The 43-year-old sales executive, who did not want to give his real name, said: "I did not know if sex that night was going to be satisfactory or if I would be a party pooper."

Mr Tan, who has a girlfriend, saw a general practitioner and found relief in "yellow and blue pills" that he popped an hour before sex.

Well-known by their trade names, Viagra, Cialis or Levitra, these pills belong to a class of medication known as phosphodiesterase-5 (PDE-5) inhibitors, which block the PDE-5 enzyme found in blood vessel walls. They help the smooth muscles of the penis to relax and increase blood flow to the organ, but are also associated with side effects such as headaches and flushing.

But two years ago, the pills stopped working after Mr Tan had an angioplasty procedure to unblock an artery, so he turned to second-line treatments - penile injection therapy and mechanical aids.

He would inject small amounts of medicine into the side of his genitals several minutes before sex to boost blood flow into the organ.

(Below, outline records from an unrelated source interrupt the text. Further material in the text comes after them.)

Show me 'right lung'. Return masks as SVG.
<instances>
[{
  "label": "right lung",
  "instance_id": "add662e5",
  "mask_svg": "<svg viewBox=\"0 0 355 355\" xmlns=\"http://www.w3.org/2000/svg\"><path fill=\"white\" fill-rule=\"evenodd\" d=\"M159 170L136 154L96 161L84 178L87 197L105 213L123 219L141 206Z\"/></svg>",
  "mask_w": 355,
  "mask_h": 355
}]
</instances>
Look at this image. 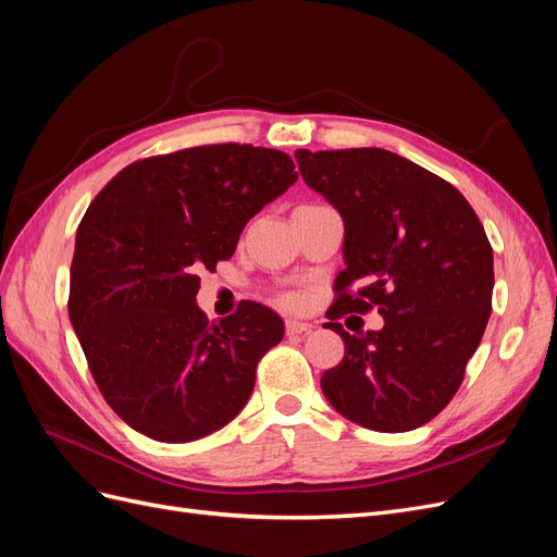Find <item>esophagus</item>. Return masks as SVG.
I'll return each mask as SVG.
<instances>
[{
	"label": "esophagus",
	"instance_id": "34e87169",
	"mask_svg": "<svg viewBox=\"0 0 557 557\" xmlns=\"http://www.w3.org/2000/svg\"><path fill=\"white\" fill-rule=\"evenodd\" d=\"M313 330L311 323H301V320H285V334L288 336H301V334H309Z\"/></svg>",
	"mask_w": 557,
	"mask_h": 557
}]
</instances>
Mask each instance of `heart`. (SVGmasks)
I'll list each match as a JSON object with an SVG mask.
<instances>
[{"label": "heart", "mask_w": 557, "mask_h": 557, "mask_svg": "<svg viewBox=\"0 0 557 557\" xmlns=\"http://www.w3.org/2000/svg\"><path fill=\"white\" fill-rule=\"evenodd\" d=\"M315 205H305V207H299V209H313ZM278 301L281 305H285V307H295V305H299V299L295 297V295H281L278 297Z\"/></svg>", "instance_id": "obj_1"}]
</instances>
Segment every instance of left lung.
<instances>
[{
  "instance_id": "obj_1",
  "label": "left lung",
  "mask_w": 557,
  "mask_h": 557,
  "mask_svg": "<svg viewBox=\"0 0 557 557\" xmlns=\"http://www.w3.org/2000/svg\"><path fill=\"white\" fill-rule=\"evenodd\" d=\"M309 188L344 221L346 269L327 315H383L348 334L320 387L344 418L409 432L458 393L493 311V248L469 201L444 178L383 148L295 150ZM354 290L350 292L349 288Z\"/></svg>"
}]
</instances>
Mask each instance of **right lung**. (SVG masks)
Returning a JSON list of instances; mask_svg holds the SVG:
<instances>
[{
	"label": "right lung",
	"instance_id": "1",
	"mask_svg": "<svg viewBox=\"0 0 557 557\" xmlns=\"http://www.w3.org/2000/svg\"><path fill=\"white\" fill-rule=\"evenodd\" d=\"M297 181L290 156L215 144L132 162L76 230L70 320L109 407L150 440L185 444L225 428L283 339L258 301L211 325L199 272L234 256L252 215Z\"/></svg>",
	"mask_w": 557,
	"mask_h": 557
}]
</instances>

Or he would use a vacuum device to draw blood into the penis, then slip a constriction ring onto its base to maintain the erection.

While these worked for him, he felt that they were cumbersome and took away the spontaneity of sex.

"We always tried to plan for sex and, even then, I always had doubts about my erections."

Mr Tan was also offered a penile prosthesis - an implant that facilitates an erection - but declined the option as it involves surgery.

In June, he was offered fresh hope by senior consultant urologist Peter Lim, who runs a practice at Gleneagles Hospital.

Twice a week, for three weeks, Mr Tan had low-intensity shock waves delivered to five areas of his penis to stimulate new blood vessels to grow. The treatment can be repeated if necessary.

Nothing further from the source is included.